Angesichts der Börseneuphorie rund um Internetfirmen hatten viele einen fulminanteren Start erwartet - speziell nach dem großen Erfolg des chinesischen Online-Händlers Alibaba an der Wall Street im September. Investoren warnen bereits vor einer neuen Technologieblase wie zu Beginn des Jahrtausends.

"Es fühlt sich ein bisschen an wie eine Einschulung", sagte Zalando-Mitgründer Robert Gentz der Nachrichtenagentur Reuters kurz nach dem Börsenstart des vor sechs Jahren gegründeten Unternehmens. "Jetzt müssen wir nur noch gute Noten schreiben." Zunächst schnellte die Aktie um zwölf Prozent auf 24,10 Euro in die Höhe, bröckelte dann aber rasch wieder ab. Händler hatten vor Börsenstart noch auf Kurse von bis zu 27 Euro gesetzt. Sie äußerten sich entsprechend enttäuscht: "Man kann sagen: schwach angefangen und dann stark nachgelassen", sagte Oliver Roth, Chefhändler bei Close Brothers Seydler, zu Reuters TV. "Der erste Kurs liegt deutlich unter den Erwartungen der letzten zwei, drei Tage."

Zalando feierte den Börsengang wie kaum ein Neuling in den vergangenen Jahren: Mitarbeiter und Vorstände hinter Packtischen verschenkten auf dem Platz vor der Börse weiß-schwarze Zalando-Pakete mit Flip-Flops - dem ersten Produkt, das das Start-up-Unternehmen 2008 verkauft hatte. Auf dem Börsenparkett drängelten sich Zalando-Manager, Investmentbanker, Händler und Journalisten zwischen überdimensionalen Zalando-Schachteln. Auf den Händler-Tresen standen Turnschuhe und hochhackigen Pumps. Models marschierten die Treppe zwischen den Handelssälen auf und ab. Und als der erste Kurs auf der Anzeigetafel zu lesen war, ertönte - noch vor der traditionellen Börsenglocke - der "Schrei vor Glück" über die Lautsprecher, mit dem sich Zalando in der Fernsehwerbung Bekanntheit verschafft hat.

"Das letzte Mal, dass auf dem Parkett mehr Journalisten als Händler waren, war während der Eurokrise", sagte Robert Halver von der Baader Wertpapierhandelsbank. "Bei einem Börsengang habe ich das zuletzt bei der Telekom in den neunziger Jahren erlebt." Er glaube nicht, dass mit Zalando und der Schwesterfirma Rocket Internet, die am Donnerstag an die Börse geht, die Grundlage für eine deutsche Internet-Blase gelegt werde. "Der Vergleich mit dem Neuen Markt ist Quatsch. Wir haben so lange gewartet auf Börsengänge. Das ist ein Zeichen für die Rückkehr einer Aktienkultur." Anders als um die Jahrtausendwende sind Privatanleger weitgehend außen vor: Nur zwei Prozent der 28,1 Millionen Aktien gingen nicht an große Fonds und andere institutionelle Investoren, wie Insider sagten. Das sind allerdings doppelt soviele Privatanleger wie zuletzt üblich.
───
Aufgaben →
1. Fasse den Text über den Börsengang von Zalando in zwei Sätzen zusammen.
2. Kopiere aus dem Text über den Börsengang von Zalando wortgetreu den Abschnitt von „Angesichts der Börseneuphorie“ bis „Beginn des Jahrtausends.“.
3. Knüpfe an das Ende des Textes über den Börsengang von Zalando an und schreibe ihn weiter.

Datenauflistung →
───
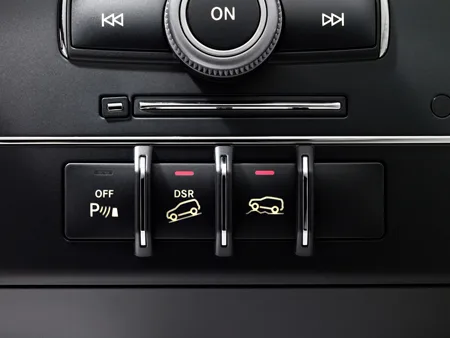 Mercedes Benz Glkclass GLK300 4MATIC (204981)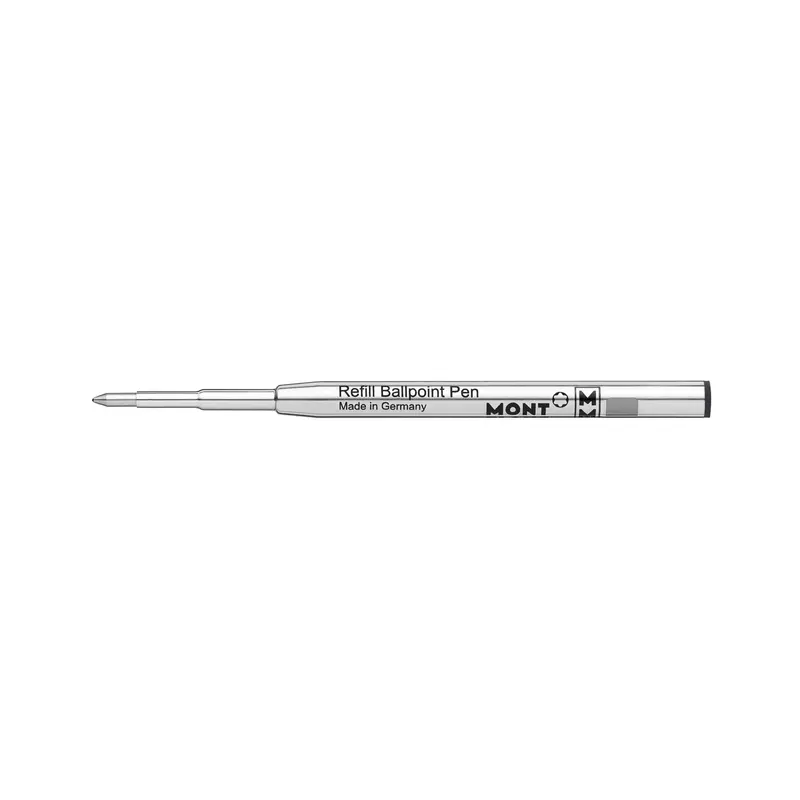 Montblanc Balpenvulling Medium – 1 Stuk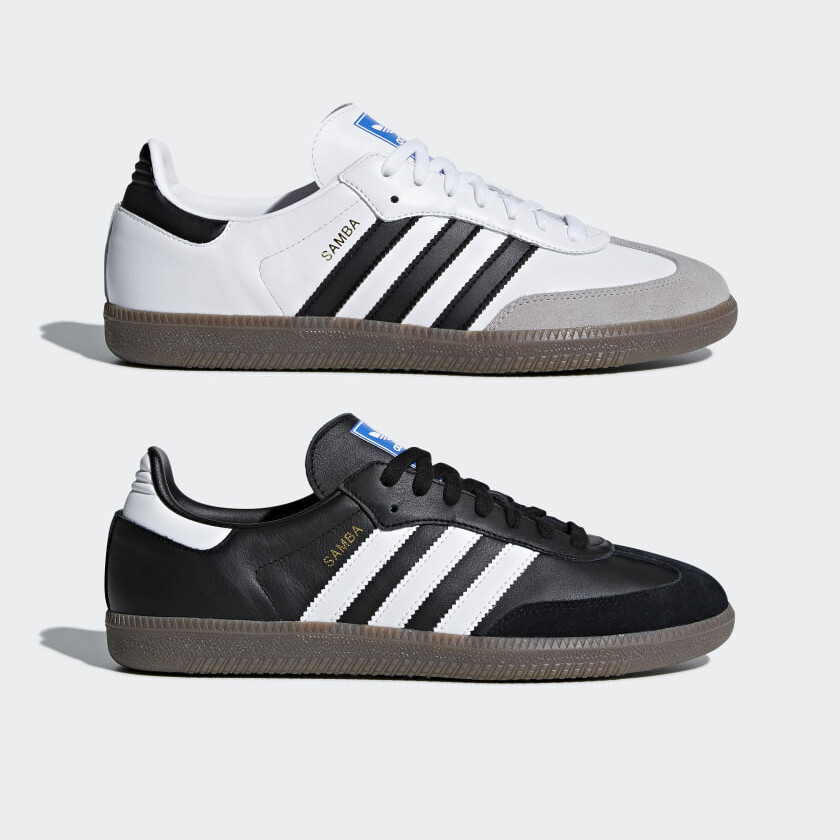 adidas cruyff trainers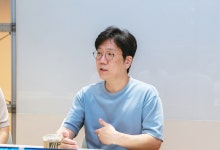 네이버클라우드 “소버린AI 원조는 우리…누구나 AI 개발하는 ‘마켓’ 선보일 것”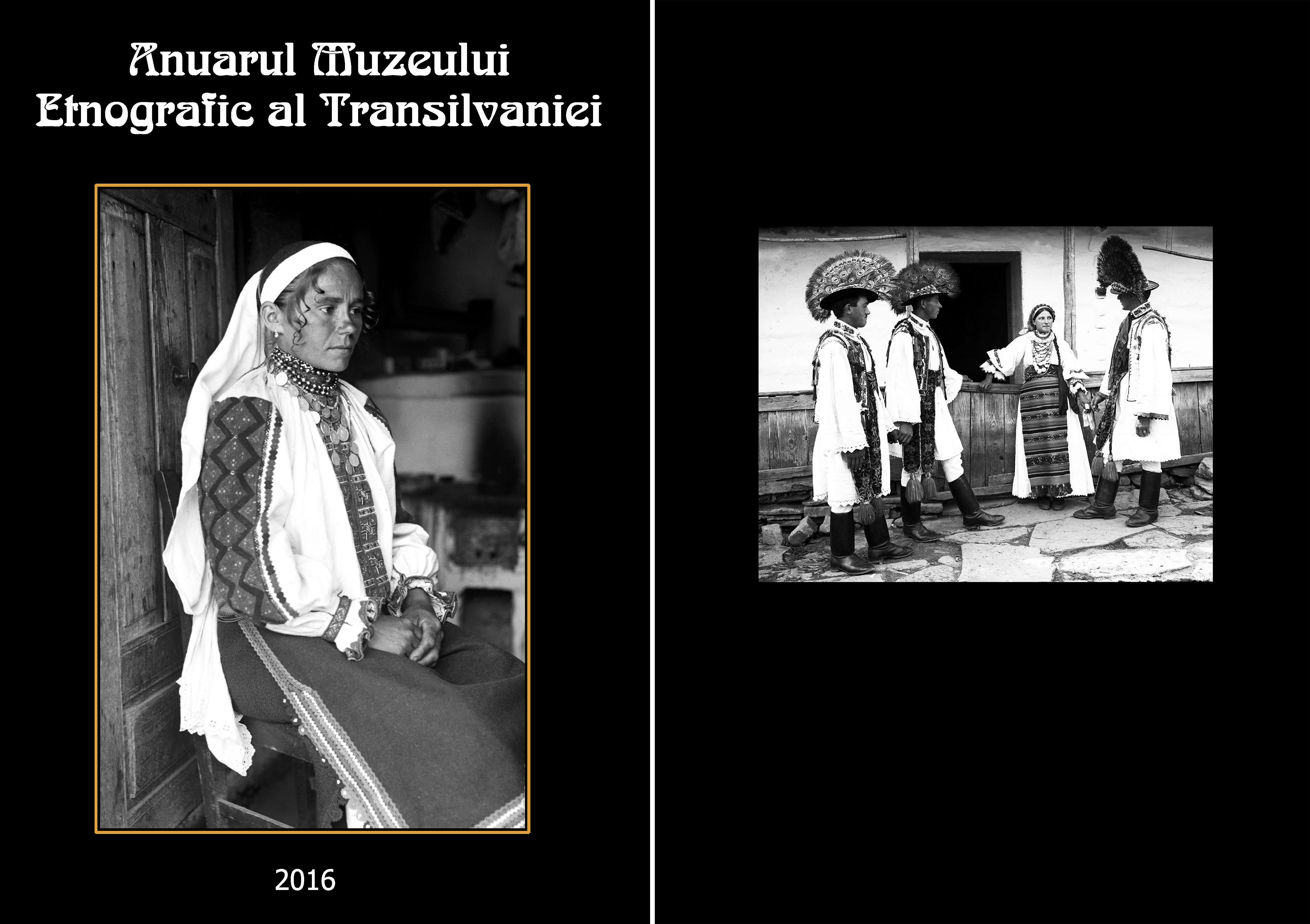 Contributions to the Ethnoiatry Research in Maramures Cover Image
───
Lösungen →
1. Die Zalando-Aktie stieg zum Börsenstart zunächst um zwölf Prozent auf 24,10 Euro, bröckelte dann aber rasch wieder ab und enttäuschte damit Händler, die auf Kurse von bis zu 27 Euro gesetzt hatten. Zalando feierte den Börsengang aufwendig, und Robert Halver von der Baader Wertpapierhandelsbank sieht darin keine Grundlage für eine deutsche Internet-Blase, sondern ein Zeichen für die Rückkehr einer Aktienkultur, wobei nur zwei Prozent der Aktien nicht an institutionelle Investoren gingen.

2.
Angesichts der Börseneuphorie rund um Internetfirmen hatten viele einen fulminanteren Start erwartet - speziell nach dem großen Erfolg des chinesischen Online-Händlers Alibaba an der Wall Street im September. Investoren warnen bereits vor einer neuen Technologieblase wie zu Beginn des Jahrtausends.

3.
"DIE EWIGEN ZWEIFLER"

Auch Zalando-Mitgründer Gentz will nichts von einem neuen "Neuen Markt" wissen. "Wir bieten den Kunden einen echten Mehrwert, haben zwei Milliarden Euro Umsatz. Und für die ewigen Zweifler haben wir zuletzt auch Profit ausgewiesen", sagte er. 200.000 Euro Gewinn standen unter dem Strich im ersten Halbjahr zu Buche. An der Börse ist das Unternehmen mit seinen rund 7000 Mitarbeitern 5,5 Milliarden Euro wert.

Einige Experten warnen: "Nie im Leben" würde er Aktien von Zalando oder Rocket kaufen, sagte ein deutscher Großinvestor, der täglich über Milliarden entscheidet. "Zalando schreibt kaum Gewinne und wird mit dem Vierfachen des Umsatzes bewertet. Die Logik dahinter verstehe ich nicht ganz." Beim Börsengang des chinesischen Online-Riesen Alibaba hätte er dagegen gerne zugegriffen. Auch die Aktionärsvereinigung DSW warnt Privatanleger vor Zalando und Rocket. "Das ist nichts für sicherheitsbewusste Privatanleger", sagte DSW-Vizepräsident Klaus Nieding. "Es ist ein spekulatives Investment."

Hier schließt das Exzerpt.